London MEP calls for abolition of City of London: ‘a tax haven on our shores’

LONDON’S Green Party MEP Jean Lambert has called for the abolition of the City of London Corporation, calling the banking district ‘a tax haven on our shores’.

Speaking at ‘Making Banks Work For Us’ a discussion of how to reform the banking and financial sectors yesterday, she said:

“The City of London Corporation is a mediaeval institution – and it helps to protect many of the banks and finance houses that have driven the latest worldwide economic meltdown: in that sense it’s a tax haven on our shores.

“We need to ensure that the banks are motivated by what’s good for society and the environment – not just their bottom line.

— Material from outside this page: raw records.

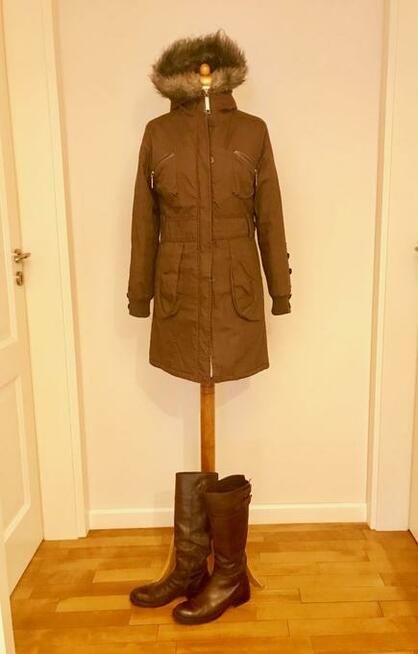 Kozaki VENEZIA - Brązowe - Skóra - Rozmiar 38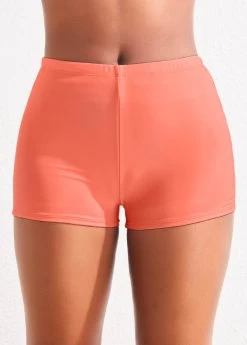 Mid Waisted Pink Swimwear Shorts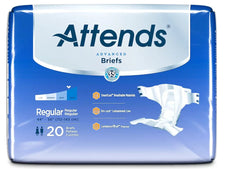 Attends Advanced Regular adult briefs 44-56 inch, 20 pack, incontinence supplies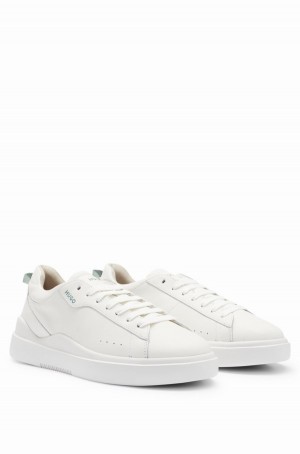 Tenis Hugo Boss Cupsole In Smooth Cuero Hombre Blancos | 19360-JCXK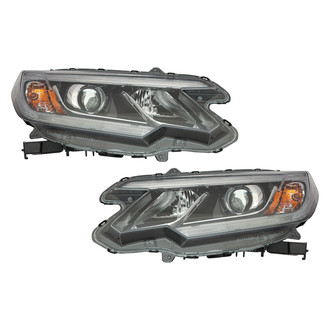 Pacific Best® - Driver and Passenger Side Replacement Headlight Set (NSF Certified)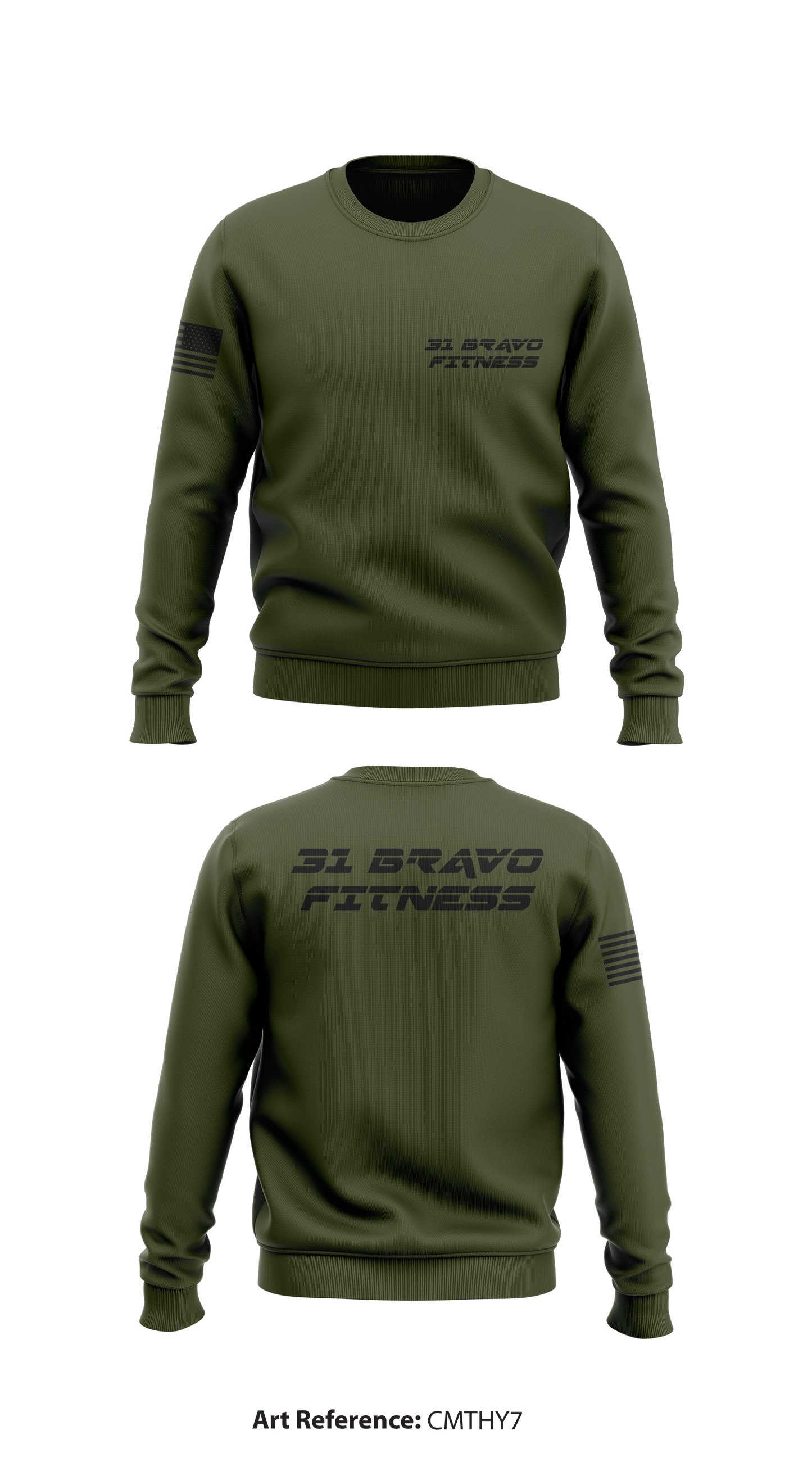 31 Bravo Fitness Store 1 Core Men's Crewneck Performance Sweatshirt - CmtHY7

“This means radical reform of the sector, starting with the Government reviewing all the legal permissions by which banks lend money in the first place – and encouraging diversity in the sector: with local banks, credit unions and complementary currencies all plating a significant role.

“Abolishing an anti-democratic symbol of all that has gone wrong with banking in the UK is a useful place to start.”

Ms Lambert, who hosted the discussion at her Hackney office, was joined by the Philippe Lamberts MEP , the spokesperson on banking for the Greens / EFA group in the European Parliament, and Tony Greenham , Head of Finance and Business at the new economics foundation.

Mr Lamberts, who has spearhead EU action on limiting bankers’ bonuses and transparency in the sector, said reforming the banking sector was essential if we are to diffuse the ‘two time bombs sitting under all societies: worsening social inequality and environmental collapse’.

Mr Greenham, himself a former investment banker, said that fully 97% of the UK money supply was created by private banks – mostly operating in The City – for profit: “The social and environmental dimension is just missing from the debate over banking reform.

“The City does indeed create jobs, but only in the sense that thieves and pirates have jobs.

“The financial sector should work for our economy, which should work for people: not the other way round.”

‘Making Banks Work For Us’ took place on the eve of a European Parliamentary debate on tax avoidance and breaking up the banking sector. Both will be considered by the Economic Affairs Committee in Strasbourg on Monday.

The debate was the first in a series: the next will take place this autumn.